Most importantly, we need to remember why we came to college in the first place.
Learning isn’t about accumulating facts or completing assignments. It’s about developing the capacity to think, question and discover. It’s about becoming the kind of person who can navigate complexities, solve novel problems and contribute meaningfully to the world.
That capacity is slipping away, one AI-generated response at a time.
We can still choose differently, but only if we act now.
Our intellectual future depends on it.
John Cracraft is a third-year student studying finance at the University of Minnesota’s Carlson School of Management. In his free time, he enjoys writing on current issues, backpacking and golfing.










Jim Johnston
Jul 31, 2025 at 8:20 am
As a former graduate (1987) I am deeply saddened that U of M, along with many other universities, has become an expensive baby sitter rather than an institution of “higher learning”. I enrolled in 1973, long before the internet even existed. Research meant taking time to find resources, constant reading, taking a huge number of notes, analyzing them, and then drawing conclusions. Now, it seems to be “Let AI do it for me. I don’t have to think. Hey, I can barely read anyway, so I’ll take the quick and easy way and no one will ever know.”
Keegan S
Jul 30, 2025 at 4:03 pm
I share many of the same concerns, and trying to navigate schoolwork with everyone else using AI to be more efficient can feel distressing. Here’s the thing: trying to make schoolwork AI proof will not entirely solve the problem of ”efficiency” mindset. This mindset has been present for years before generative AI became widespread in 2023, and AI has only exacerbated the problem. Because attending any 4 year education has become increasingly expensive, leading more students to seek cheaper opportunities like AP high school credit and community college transfers.
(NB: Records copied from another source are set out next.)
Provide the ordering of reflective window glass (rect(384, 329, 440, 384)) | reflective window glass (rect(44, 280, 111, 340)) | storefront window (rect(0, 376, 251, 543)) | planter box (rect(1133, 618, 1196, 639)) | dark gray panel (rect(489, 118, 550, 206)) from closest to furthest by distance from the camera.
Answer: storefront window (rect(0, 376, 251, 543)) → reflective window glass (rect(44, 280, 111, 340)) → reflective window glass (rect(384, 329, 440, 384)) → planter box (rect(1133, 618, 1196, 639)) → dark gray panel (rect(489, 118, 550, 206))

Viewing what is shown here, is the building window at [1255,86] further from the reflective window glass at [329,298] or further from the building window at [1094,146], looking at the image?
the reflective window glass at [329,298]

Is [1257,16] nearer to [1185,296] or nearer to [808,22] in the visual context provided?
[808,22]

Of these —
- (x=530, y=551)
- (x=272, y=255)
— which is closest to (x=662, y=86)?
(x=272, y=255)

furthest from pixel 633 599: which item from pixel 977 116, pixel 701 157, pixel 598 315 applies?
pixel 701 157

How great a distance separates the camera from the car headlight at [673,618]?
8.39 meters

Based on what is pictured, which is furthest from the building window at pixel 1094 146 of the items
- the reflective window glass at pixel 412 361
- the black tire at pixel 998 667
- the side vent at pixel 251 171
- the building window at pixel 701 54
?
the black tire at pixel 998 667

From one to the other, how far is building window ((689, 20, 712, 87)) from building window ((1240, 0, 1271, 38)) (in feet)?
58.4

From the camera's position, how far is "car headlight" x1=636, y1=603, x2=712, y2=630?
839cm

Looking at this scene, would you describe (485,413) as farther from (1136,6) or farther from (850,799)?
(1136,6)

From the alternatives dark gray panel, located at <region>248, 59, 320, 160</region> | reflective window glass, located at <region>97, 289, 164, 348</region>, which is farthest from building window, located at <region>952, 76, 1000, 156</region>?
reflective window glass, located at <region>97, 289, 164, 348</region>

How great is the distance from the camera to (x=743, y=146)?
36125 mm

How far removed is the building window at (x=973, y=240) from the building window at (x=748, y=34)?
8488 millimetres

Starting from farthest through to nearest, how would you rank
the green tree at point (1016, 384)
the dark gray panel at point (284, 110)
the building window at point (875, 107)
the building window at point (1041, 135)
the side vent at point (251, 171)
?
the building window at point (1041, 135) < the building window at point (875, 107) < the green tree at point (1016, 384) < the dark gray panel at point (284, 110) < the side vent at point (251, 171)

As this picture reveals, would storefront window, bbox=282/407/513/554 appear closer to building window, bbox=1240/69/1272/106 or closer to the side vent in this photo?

Since so many can barely afford to attend, the goal is to get in, get your degree, and get out ASAP.
But how does this affect students decreasing in critical thinking? Well, critical thinking takes more time, and time at universities is very costly. I am very privileged to have great financial support from parents so I can take my time and make the most out of my education, with the plan of me graduating after 5 total years of enrollment. A vast majority of people do not get the opportunity I have.
Another issue comes from the devaluation of a degree. Employers have consistently cared less and less about the piece of paper (for a multitude of reasons, this is a whole other discussion) and more about what skills that can generate profit. One of the best ways to protect the bottom line is efficiency, which reduces resource expenditures. I have seen countless novel technologies in alternative energy advancements come from young university researchers, like algae fuel cells that got picked up by Exxon in the mid 2010’s, only to be shut down because they weren’t making an immediate profit.
I don’t blame other students for using AI because it’s nearly impossible to avoid. I have found myself using it unintentionally. Technology that I have grown up using has been set up with forced AI user interfaces to process our research, thinking, ideas, and art without our consent, while prioritizing information generated from these AI learning models, all without being able to turn off. I’m still working on finding affordable interfaces that do not use AI, and it’s a real challenge sometimes.
While I am against most of the current AI implementation, there are ways it can be used as an efficiency tool on time consuming menial tasks (pattern recognition, monitoring, program language transcription, etc) It is not just on the students, researchers, and other workers that have been thrown into this unprecedented situation to make AI an equitable and supportive tool, it is also on technology developers and those who are overseeing the growth of AI learning models to build it as such. Safe and scalable implementation of any new technology requires a wholistic view of the impacts it may have and the understanding of the current environment.